İşçiler taleplerinin önemli bir kısmını kazanırken, maçı kaybeden taraf MESS oldu. OHAL ve grev yasaklarına güvenerek baştan beri işçilere komik teklifler sunan MESS işçileri bir kez daha mat edeceğini sanıyordu. Ancak metal işçilerinin yasağa rağmen grev kararlılığı, MESS’e ciddi geri adımlar attırmış oldu.
Peki, işçiler cephesinde kazanımlara nasıl ulaşıldı? İş sendika (özellikle de Türk Metal ve Çelik İş) yöneticilerine kalsa, daha ilk görüşmelerde uyuşmazlık çıkmadan anlaşma sağlanır ve MESS’in dayatmaları kabul edilirdi. Ama 3 sendika da grev kararı almak zorunda kaldı. Birleşik Metal İş sendikası, baştan itibaren grev kararlılığında olduklarını açıklamıştı ancak Türk Metal ve Çelik İş grev kararlarını zoraki aldı.

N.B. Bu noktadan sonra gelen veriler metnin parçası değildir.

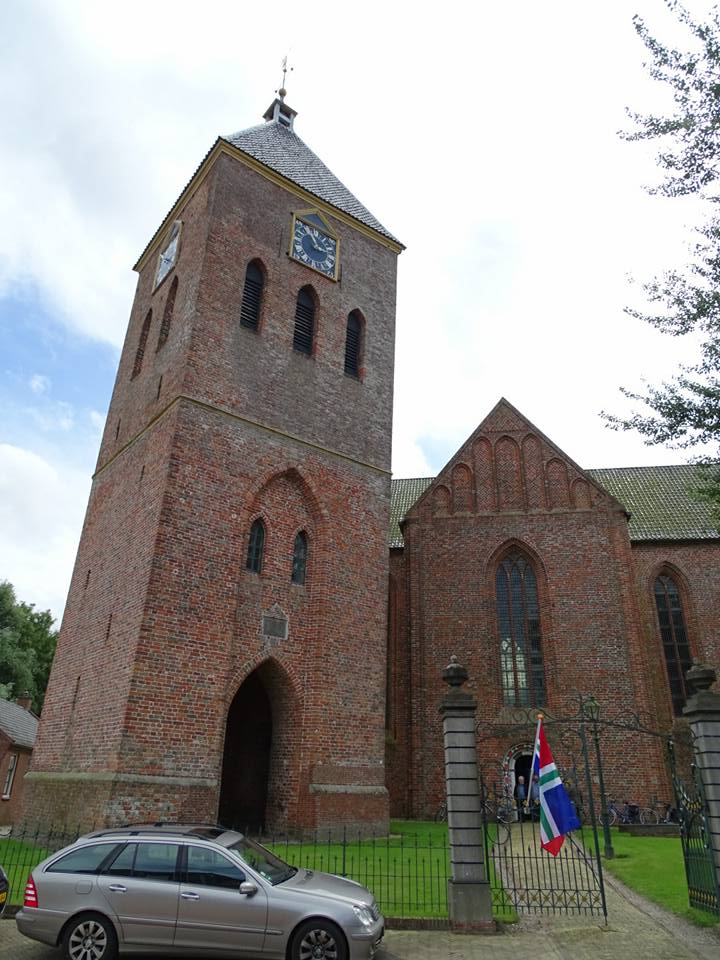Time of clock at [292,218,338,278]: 2:56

Özellikle Türk Metal’i grev kararı almaya iten tablo, 2015 metal fırtınanın hala taze olan anıları oldu. Bir önceki TİS sürecinde işçileri ciddi bir satışa getiren Türk Metal, 2015’in bahar-yaz aylarında ciddi bir kriz yaşamış, on binlerce metal işçisi Türk Metal’e isyan bayrağı açmıştı. Türk Metal bu defa da açıktan bir satış yaratsaydı, tabanında kontrol edemeyeceği tepkilere yol açacaktı. Bu durumun farkında olan sendika yönetimi istemeye istemeye grev kararı aldı. Kendini zorlayan bu tabloyu da masada patronlara karşı koz olarak kullandı.

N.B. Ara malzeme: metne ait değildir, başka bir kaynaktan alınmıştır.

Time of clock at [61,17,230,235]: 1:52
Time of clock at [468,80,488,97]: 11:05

Birleşik Metal-İş’e gelirsek… Yönetim grev kararı aldı, AKP’nin grev yasağını tanımayacaklarını ve greve çıkacaklarını duyurdu. Ancak bunun için örgütsel bir hazırlığa girişmedi. Elinde bir mücadele programı mevcut değildi. Grev tehdidini MESS gerçekçi kılan metal işçilerinin tabandan gelen basıncı oldu. Pek çok fabrikada işçiler uyarı eylemleri yaptı. Fabrikalardaki ruh hali “ne olursa olsun şalteri indirmek”ten yanaydı.
Sonuçta işçilerin kararlılığı MESS’i sıkıştırdı. Muhtemeldir ki AKP de olası bir hareketin önünü almak için MESS’e “anlaşın” yönünde baskılar yaptı. Sonuçta MESS, ilk teklifinin çok üzerinde bir anlaşmaya vardı. 3 yıllık sözleşme dayatmasından vazgeçti.
“Türk Metal yönetiminin kazandıkları”nı da unutmayalım. Kendi tabanında oluşacak kırılmalardan korkan ve Birleşik Metal-İş’in grev kararlılığının basıncını hisseden Türk Metal, bunları koz olarak kullanarak üyelerine hoş görünecek bir sözleşmeyi imzaladı. Türk Metal bu sayede kendi tabanı açısından 2015’te çizilen imajını ne yazık ki tazelemiş oldu. Türk Metal istemeye istemeye grev ilan etti, hiç ileri bile sürmeyeceği rakamları kazandı ve bundan sonra da işçilerin kararlılığının sonuçlarını kendi prestijine çevirmek isteyecek.